▶ Excerpted text
■ ■ ■ ■
University Galleries of Illinois State University is pleased to present An Infinite and Omnivorous Sky from January 10 through February 19, 2020. All events are free and open to the public.

Participating artists: Amy Balkin, Jen Bervin, James Bridle, william cordova, Rohini Devasher, Ala Ebtekar, Spencer Finch, Dianna Frid, Carrie Gundersdorf, Basim Magdy, Brittany Nelson, Demetrius Oliver, Kambui Olujimi, Lisa Oppenheim, Trevor Paglen, Katie Paterson, Dario Robleto, Cauleen Smith, and Kerry Tribe.

An Infinite and Omnivorous Sky, a group exhibition about the mysteries and militarization of outer space, features twenty-nine works by artists that critically engage in poetic, scientific, and geopolitical views of the cosmos. Although the sea of celestial bodies has incited philosophizing and dreaming throughout time, the sky has also become militarized. It serves as a site of international power struggles and an omniscient point of view for surveillance via countless satellites. Our knowledge is constantly evolving with the generation of new data via Mars and moon rovers, Hubble telescope images, Voyager and New Horizons probes, and the Large Hadron Collider, among others. As the human race faces unprecedented crises due to climate change and related global unrest, the sky may hold the key to our collective survival.
■ ■ ■ ■
▶ Data lines
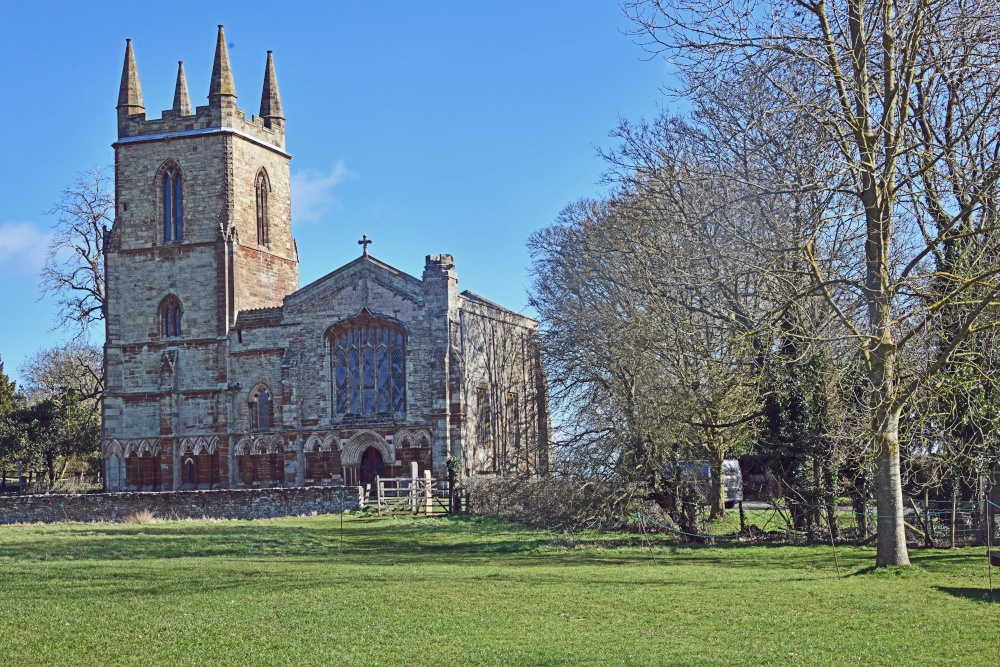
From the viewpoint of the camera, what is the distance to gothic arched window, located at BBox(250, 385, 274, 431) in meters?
44.9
■ ■ ■ ■
▶ The request
Pick up the text about the An Infinite and Omnivorous Sky exhibition after its final sentence and keep writing. The data here has no connection to the text about the exhibition.

▶ Answer to the exercise
The works in the exhibition prompt dialogue about the need for rigorous scientific exploration, unrestrained artistic practice, and informed political action. For example, Amy Balkin’s The Atmosphere, A Guide is a poster-essay that, in the artist’s words, “depicts various human influences on the sky and their accumulated traces, whether chemical, narrative, spatial, or political.” The thirteen cotton flags in Kambui Olujimi’s installation T-Minus Ø feature photographic collages of failed rocket launches and shuttle attempts, while Kerry Tribe’s video The Last Soviet addresses cosmonaut Sergei Krikalev’s 311 days spent on the Mir space station during the fall of the Soviet Union. Cauleen Smith’s video Space is the Place (A March for Sun Ra) follows a rainy Chicago performance of Afrofuturist composer and musician Sun Ra’s “Space is the Place” by a high school marching band, and Brittany Nelson’s large-scale Bromoil photograph Tracks 1 centers around an image the Opportunity Rover took of its own tracks in the Martian landscape. The series of nine clocks comprising Katie Paterson’s Timepieces (Solar System) tells the time on Earth’s moon and the eight planets in our solar system, while the green embroidered text spelling “THERE IS NO RETURN” in Dianna Frid’s NYT, AUG. 22, 2015, JACOB BEKENSTEIN is excerpted from the physicist and black hole theorist’s obituary in the New York Times.

An Infinite and Omnivorous Sky is curated by University Galleries’ Director and Chief Curator Kendra Paitz. An exhibition catalog is forthcoming in summer 2020. The exhibition, publication, and programming are supported by grants from The Andy Warhol Foundation for the Visual Arts and the Illinois Arts Council Agency. Field trip support is provided by a grant from the Town of Normal Harmon Arts Grant Program.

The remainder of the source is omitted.